Mr Gill described farmers as scared, frustrated and anxious, saying anything in the Budget which added to their burden could tip “them over the edge.”

The climate change levy and planned pesticides tax threatened to increase farmers costs while not achieving their environmental objectives, said Mr Gill.

High fuel taxes and even a tax on quarried stone used to build farm tracks also have the potential to add to farmers bills, said Mr Gill.

Union analysts had been in lengthy negotiations with Government officials to provide alternative voluntary measures to the pesticides tax, he added.

Mr Gill said the NFU proposals were credible and had a far greater potential to deliver environmental benefits than bureaucratic, costly and unfocused taxes.

Mr Gill said he was still trying to work out how driving pig and poultry farmers out of business with the climate change levy would stop global warming.

• **PROBLEM TO SOLVE**
Carry on the passage about Mr Gill's warnings on farm taxes in the Budget, starting after its final sentence. The data that follows was taken from a separate source.

• **DATA SEGMENT**
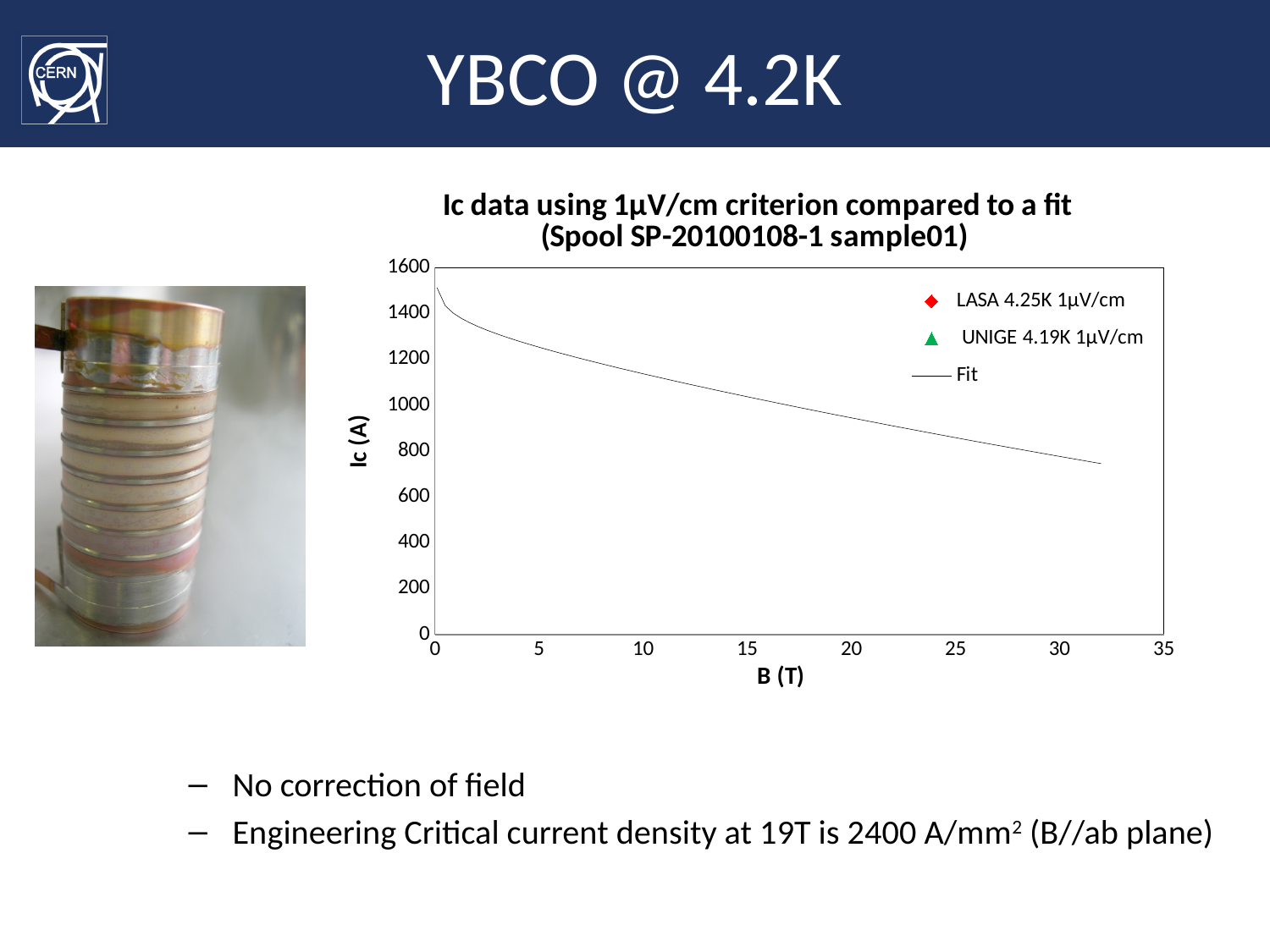
Is the value of the Fit curve at B = 10 T greater or less than 1000? greater Does the Fit curve rise or fall as B increases along the x axis? fall What is the title of the chart? Ic data using 1µV/cm criterion compared to a fit (Spool SP-20100108-1 sample01) Is the value of the Fit curve at B = 25 T greater or less than 1000? less What is the highest value shown on the Ic (A) axis of the chart? 1600 Which is larger on the Fit curve: the value at B = 5 T or the value at B = 30 T? B = 5 T What is the label of the x axis of the chart? B (T) Is the value of the Fit curve at B = 5 T greater or less than 1200? greater What kind of chart is shown on the slide? line chart How many series does the chart legend list? 3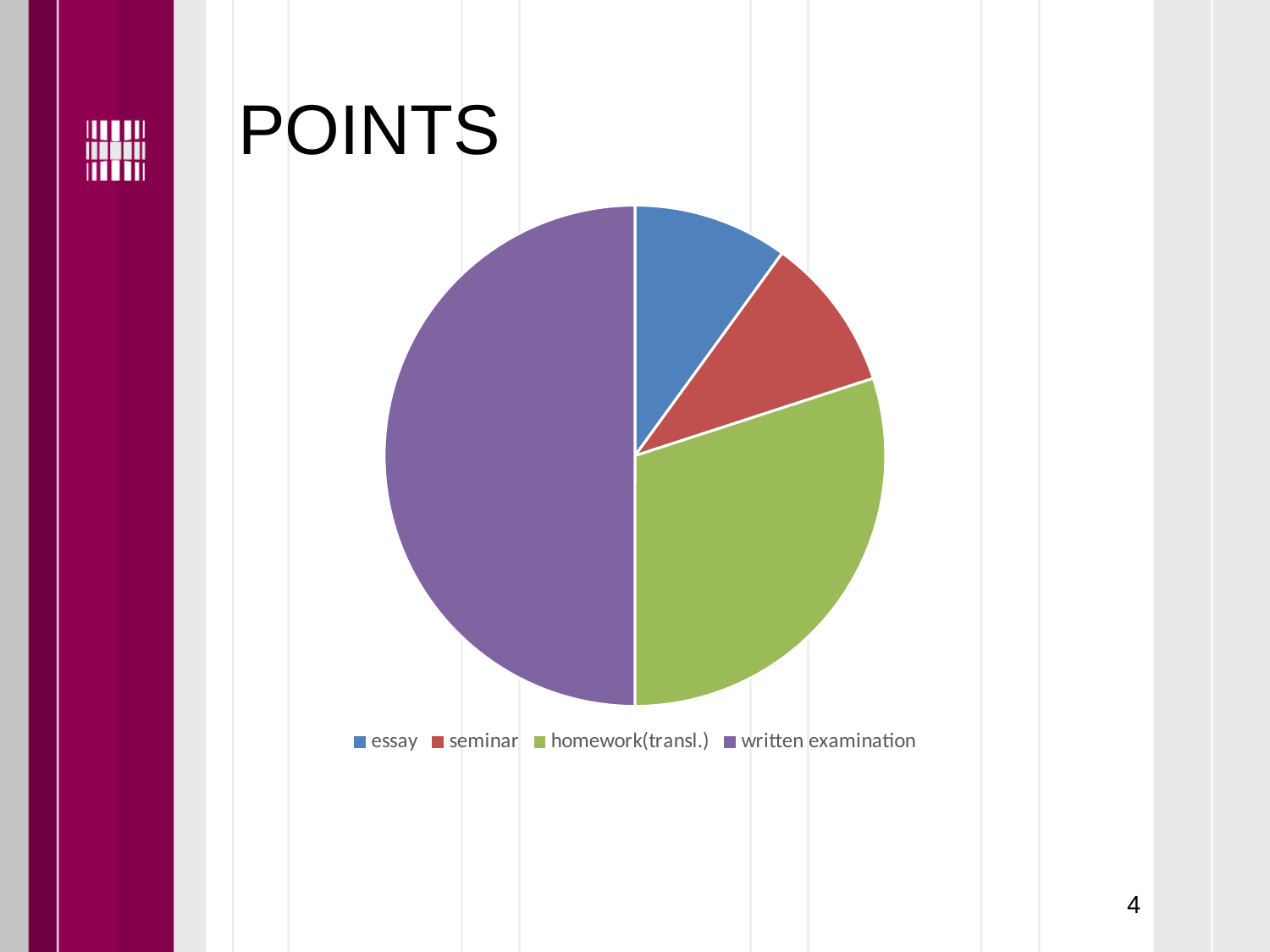
What colour is the essay slice in the pie chart? blue Which category has the largest slice of the pie chart? written examination How many slices does the pie chart have? 4 Which category is shown in purple in the pie chart? written examination How many entries does the legend of the pie chart list? 4 Which slice is larger, homework(transl.) or seminar? homework(transl.) Which slice is larger, homework(transl.) or essay? homework(transl.) Which slice is larger, written examination or seminar? written examination What kind of chart is shown on the slide? pie chart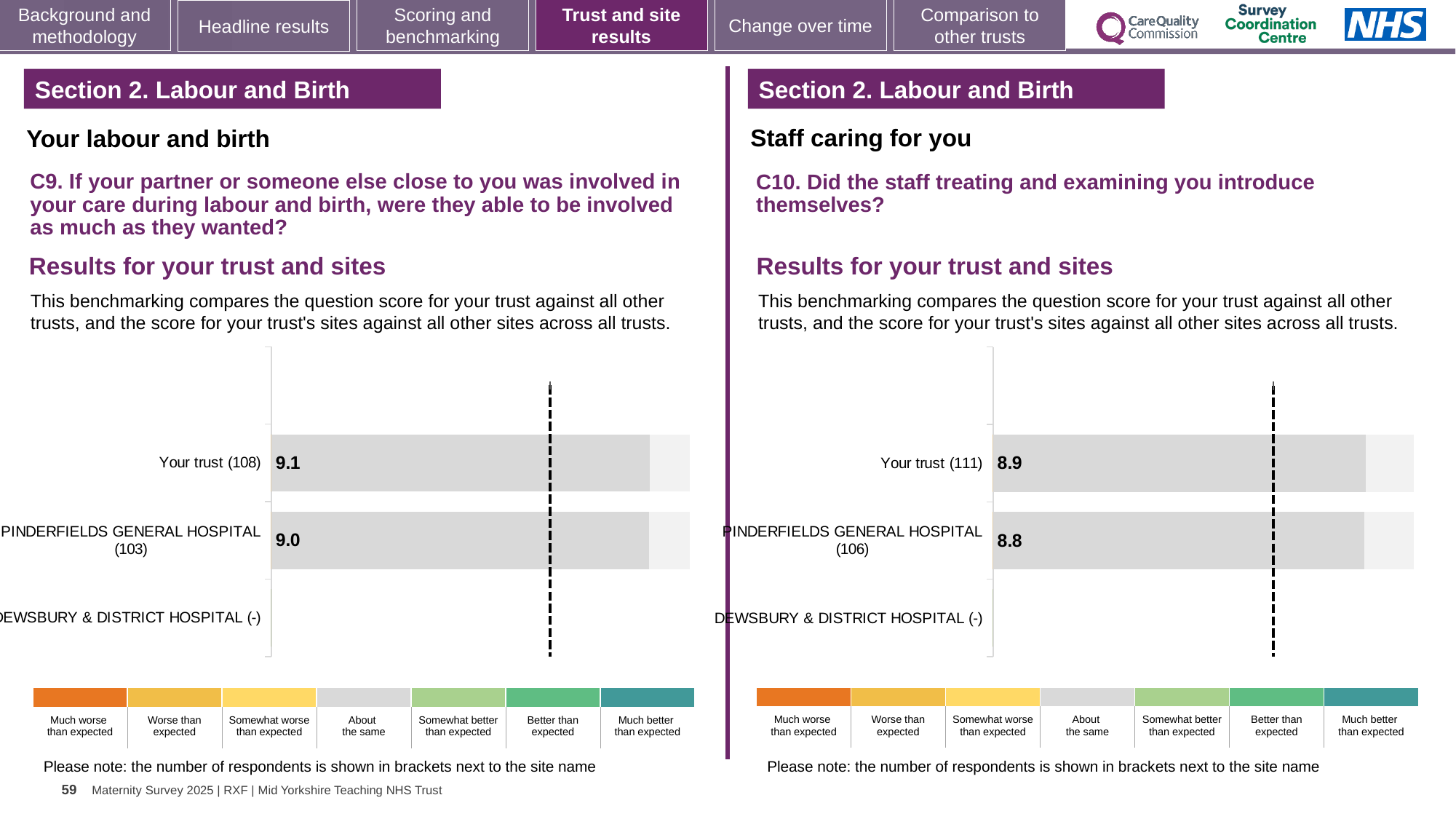
In the right chart (C10), what is the score for Your trust (111)? 8.9 In the right chart (C10), what is the score for PINDERFIELDS GENERAL HOSPITAL (106)? 8.8 In the right chart (C10), which has the higher score: Your trust or PINDERFIELDS GENERAL HOSPITAL? Your trust In the left chart (C9), what is the difference between the score for Your trust and the score for PINDERFIELDS GENERAL HOSPITAL? 0.1 In the left chart (C9), what is the score for Your trust (108)? 9.1 How many categories are listed on the vertical axis of the left chart (C9)? 3 In the right chart (C10), how many respondents are shown in brackets for Your trust? 111 In the left chart (C9), which site has no score bar shown? DEWSBURY & DISTRICT HOSPITAL (-) What kind of chart is used on the right side of the slide (C10)? Bar chart In the left chart (C9), what is the score for PINDERFIELDS GENERAL HOSPITAL (103)? 9.0 In the left chart (C9), which has the lower score: Your trust or PINDERFIELDS GENERAL HOSPITAL? PINDERFIELDS GENERAL HOSPITAL What is the difference between the Your trust score in the left chart (C9) and the Your trust score in the right chart (C10)? 0.2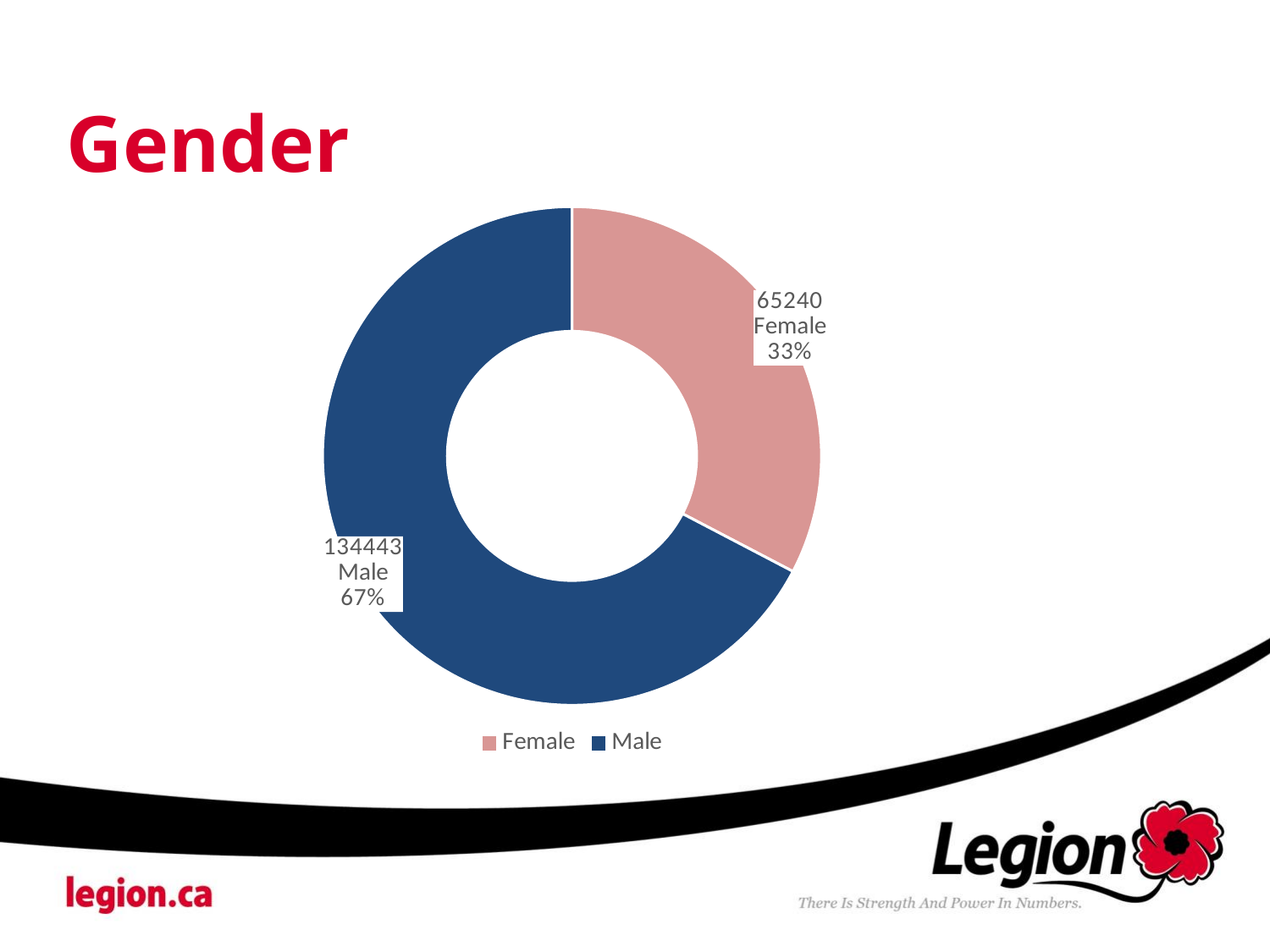
What is the value for Male? 134443 What share of the chart does the Male slice represent? 67% What is the difference between the Male and Female values? 69203 Which category has the largest share of the chart? Male How many entries does the legend list? 2 What is the value for Female? 65240 What is the title of the slide containing the chart? Gender How many categories are shown in the chart? 2 Which is larger, the value for Male or the value for Female? Male What kind of chart is shown on the slide? Pie chart (doughnut) What share of the chart does the Female slice represent? 33% Which category has the smallest share of the chart? Female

• **OUTPUT**
“Other countries will soon step in to fill the gap and will use just as much fuel as us. But then they will use more fuel to send their produce to us,” he said.

“Anything other than a complete exemption for agriculture and horticulture, as elsewhere in the EU, would be sheer madness.”

Mr Gill has also called for capital allowances for plant and machinery to counteract the fall in investment in agriculture.

He also wants a scheme to enable farmers to write off new purchases of milk quota over seven years for tax purposes.